Is the Rio+20 glass half-empty or half full?
It took more than a year of preparatory negotiations and somewhere between 45,000 and 50,000 people converged Rio from all corners of the global to “chew the fat” for up to 10 days (since there are always pre-meeting meetings and parallel “summits”) but what, in the end, did the 2012 United Nations Conference on Sustainable Development actually achieve?
According to Sha Zukang, a Chinese diplomat who had the unenviable job of being Secretary-General of Rio+20, a "substantive" outcome document has been adopted.
"This is an outcome of intergovernmental negotiations, in full consultations with all nine major groups, including business and industries," he said at Friday's closing press conference. “This is an outcome in which no one is happy. Our job is to make everyone equally unhappy. Equally unhappy means equally happy."
No wonder diplomacy is said to be an art! Others, however, were not inclined to be so diplomatic, with UK Deputy Prime Minister Nick Clegg calling the outcome “insipid”. He was obviously still doing his best to be polite.
After months of trying to hammer out a more ambitious document, and faced with the prospect of complete failure to agree, negotiators (by which is primarily meant bureaucrats) ended up opting for the lowest common denominator. Just hours before Rio+20 opened on Wednesday, they agreed on the wording for the final draft of the conference communiqué, dubbed The Future We Want, that appears to move global sustainability little further forward.
Out went any kinds of proposals activists contend are required to avoid an environmental meltdown. So gone, for example, was the perfectly sensible call to end subsidies for fossil fuels or any suggestion of how agreement might be reached on protecting the world's oceans outside of national jurisdictions.
Du Ying, head of the Chinese preparatory committee for the Rio+20 Earth Summit, told reporters on Friday in Rio de Janeiro that one of the successes of the summit was that it didn't backtrack on the principles of the Rio Declaration, such as the principle of "common but differentiated responsibilities". So, apparently, failing to move forward can be regarded as a success.
Instead the emphasis was put on reaffirming what had already been agreed in Rio 20 years ago and at the Johannesburg Earth Summit in 2002, with the word "reaffirm" used 59 times in the 49-page document. There was also broad agreement to hold further meetings to talk about these things. (At least the bureaucrats will be happy with that.)
According to China Daily other important gains of the outcome document include strengthening the environmental pillar with the United Nations Environment Programme, (the bureaucrats will be pleased with that too) as well as measures and goals to improve food security and protect the oceans (or not).
Having bravely agreed in advance not to do anything “substantive”, heads of state and leaders of government from more than 100 countries – plus assorted senior ministers bringing the total nations represented to 190 – arrived in Rio for three days of largely symbolic pontificating.
They also provided a substantial short term stimulus to the economy of Rio de Janeiro.

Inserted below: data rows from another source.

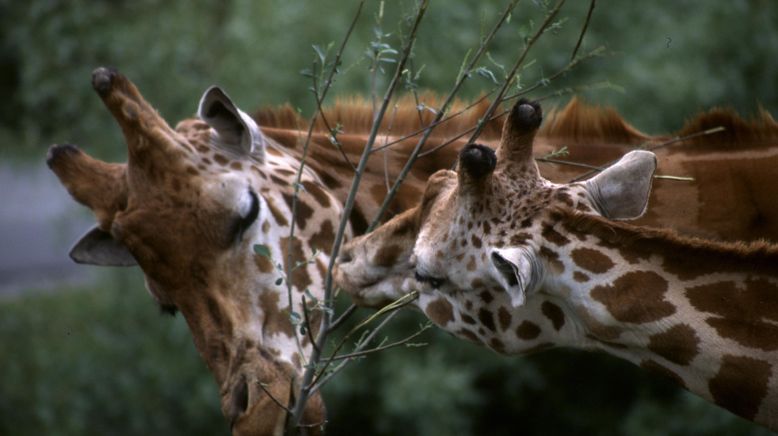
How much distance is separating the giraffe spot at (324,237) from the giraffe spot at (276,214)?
15cm

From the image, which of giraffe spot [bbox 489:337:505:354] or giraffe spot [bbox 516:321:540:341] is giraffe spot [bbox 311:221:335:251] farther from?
giraffe spot [bbox 516:321:540:341]

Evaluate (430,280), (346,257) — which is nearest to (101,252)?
(346,257)

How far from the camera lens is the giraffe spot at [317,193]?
4.91 m

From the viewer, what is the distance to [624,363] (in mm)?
8656

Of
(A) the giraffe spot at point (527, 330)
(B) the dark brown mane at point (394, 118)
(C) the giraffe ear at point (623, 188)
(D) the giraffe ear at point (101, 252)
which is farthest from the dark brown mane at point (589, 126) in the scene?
(D) the giraffe ear at point (101, 252)

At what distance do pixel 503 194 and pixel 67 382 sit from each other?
23.9 ft

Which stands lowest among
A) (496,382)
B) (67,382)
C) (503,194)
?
(67,382)

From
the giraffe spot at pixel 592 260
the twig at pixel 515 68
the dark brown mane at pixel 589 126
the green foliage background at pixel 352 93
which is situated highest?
the twig at pixel 515 68

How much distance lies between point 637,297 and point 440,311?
2.30 ft

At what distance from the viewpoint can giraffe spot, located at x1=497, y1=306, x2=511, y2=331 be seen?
3656 mm

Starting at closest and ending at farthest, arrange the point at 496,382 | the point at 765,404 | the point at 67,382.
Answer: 1. the point at 765,404
2. the point at 496,382
3. the point at 67,382

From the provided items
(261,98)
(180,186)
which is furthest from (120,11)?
(180,186)

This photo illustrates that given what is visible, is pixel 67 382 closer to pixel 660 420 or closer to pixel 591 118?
pixel 660 420

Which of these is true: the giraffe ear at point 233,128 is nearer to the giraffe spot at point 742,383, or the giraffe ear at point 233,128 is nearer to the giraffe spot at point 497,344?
the giraffe spot at point 497,344
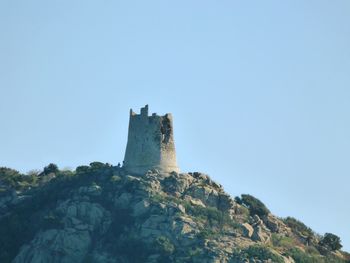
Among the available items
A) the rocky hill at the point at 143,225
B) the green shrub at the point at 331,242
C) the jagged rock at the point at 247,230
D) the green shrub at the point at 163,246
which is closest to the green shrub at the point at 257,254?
the rocky hill at the point at 143,225

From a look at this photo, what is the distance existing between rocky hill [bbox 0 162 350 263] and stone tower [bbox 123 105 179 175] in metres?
1.43

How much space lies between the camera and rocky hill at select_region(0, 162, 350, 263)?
14350 centimetres

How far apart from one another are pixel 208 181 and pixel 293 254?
1658 cm

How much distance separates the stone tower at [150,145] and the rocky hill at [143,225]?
143 cm

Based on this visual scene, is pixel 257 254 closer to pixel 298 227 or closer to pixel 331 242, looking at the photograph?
pixel 331 242

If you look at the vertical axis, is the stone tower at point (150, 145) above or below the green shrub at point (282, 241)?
above

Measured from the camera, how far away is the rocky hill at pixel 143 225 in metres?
144

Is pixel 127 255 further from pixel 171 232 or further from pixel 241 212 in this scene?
pixel 241 212

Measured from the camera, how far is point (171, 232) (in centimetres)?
14475

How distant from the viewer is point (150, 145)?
508 feet

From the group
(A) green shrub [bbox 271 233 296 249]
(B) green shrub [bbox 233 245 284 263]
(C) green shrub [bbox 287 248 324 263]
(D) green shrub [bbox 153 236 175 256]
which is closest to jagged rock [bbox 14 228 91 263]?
(D) green shrub [bbox 153 236 175 256]

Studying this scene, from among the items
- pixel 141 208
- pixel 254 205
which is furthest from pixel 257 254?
pixel 254 205

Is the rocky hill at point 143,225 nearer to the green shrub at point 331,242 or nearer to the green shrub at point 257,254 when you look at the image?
the green shrub at point 331,242

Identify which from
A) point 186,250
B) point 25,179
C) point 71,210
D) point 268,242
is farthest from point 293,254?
point 25,179
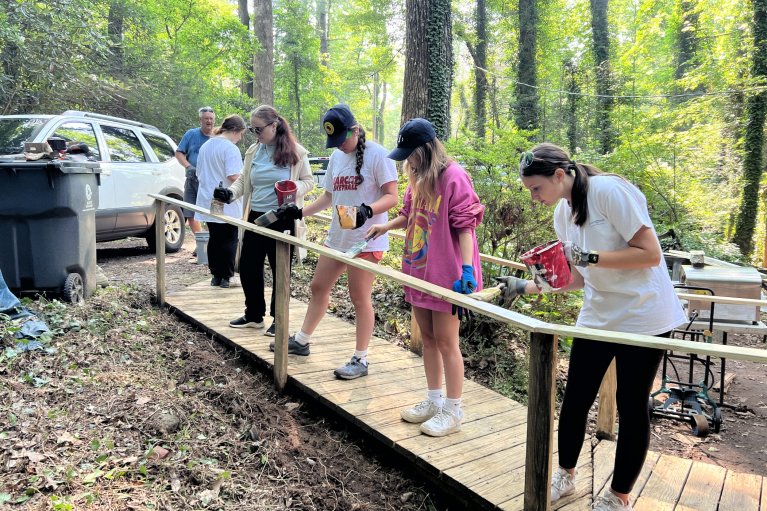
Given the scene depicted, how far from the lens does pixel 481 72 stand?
24109 mm

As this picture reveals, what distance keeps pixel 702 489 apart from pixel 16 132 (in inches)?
294

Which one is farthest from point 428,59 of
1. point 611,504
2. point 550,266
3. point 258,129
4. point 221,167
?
point 611,504

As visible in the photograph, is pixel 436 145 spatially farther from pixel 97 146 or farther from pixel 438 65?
pixel 97 146

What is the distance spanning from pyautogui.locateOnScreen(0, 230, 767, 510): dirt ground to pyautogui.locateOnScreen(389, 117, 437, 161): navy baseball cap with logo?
177 cm

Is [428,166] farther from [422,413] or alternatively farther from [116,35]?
[116,35]

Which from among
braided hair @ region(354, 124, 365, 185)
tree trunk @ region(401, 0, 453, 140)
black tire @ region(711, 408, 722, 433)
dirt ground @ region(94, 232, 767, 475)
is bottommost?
dirt ground @ region(94, 232, 767, 475)

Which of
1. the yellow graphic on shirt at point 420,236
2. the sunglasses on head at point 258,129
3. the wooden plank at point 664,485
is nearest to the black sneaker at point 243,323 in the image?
the sunglasses on head at point 258,129

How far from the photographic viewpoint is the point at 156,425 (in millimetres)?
3172

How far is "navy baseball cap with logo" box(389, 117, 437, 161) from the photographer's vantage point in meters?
2.79

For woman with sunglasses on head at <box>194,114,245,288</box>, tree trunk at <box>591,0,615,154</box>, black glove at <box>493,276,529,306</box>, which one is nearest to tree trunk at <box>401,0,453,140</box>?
woman with sunglasses on head at <box>194,114,245,288</box>

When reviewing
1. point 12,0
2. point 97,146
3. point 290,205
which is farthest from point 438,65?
point 12,0

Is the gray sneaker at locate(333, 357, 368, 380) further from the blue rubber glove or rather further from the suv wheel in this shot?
the suv wheel

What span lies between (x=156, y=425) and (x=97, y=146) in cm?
537

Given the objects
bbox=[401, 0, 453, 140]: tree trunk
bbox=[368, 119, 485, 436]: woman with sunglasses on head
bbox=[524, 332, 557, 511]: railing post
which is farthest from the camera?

In answer to a question in the European Parliament, the European Commission was forced to reveal that the cost of sending Commission President José Manuel Barroso along with an entourage of more than 60 to Rio+20 conference was about USD740,000 (around USD12,333 per head), entailing the emission of about 300 tonnes of carbon dioxide.
So, with up to 50,000 having come to Rio, the cost and environmental footprint of Rio+20 was what? I guess we'll never know, but it is just as well these Earth Summits only come around every decade.
On the flip side, however, Secretary-General Sha was right to point to the 692 voluntary agreements announced during the main and side events of Rio+20.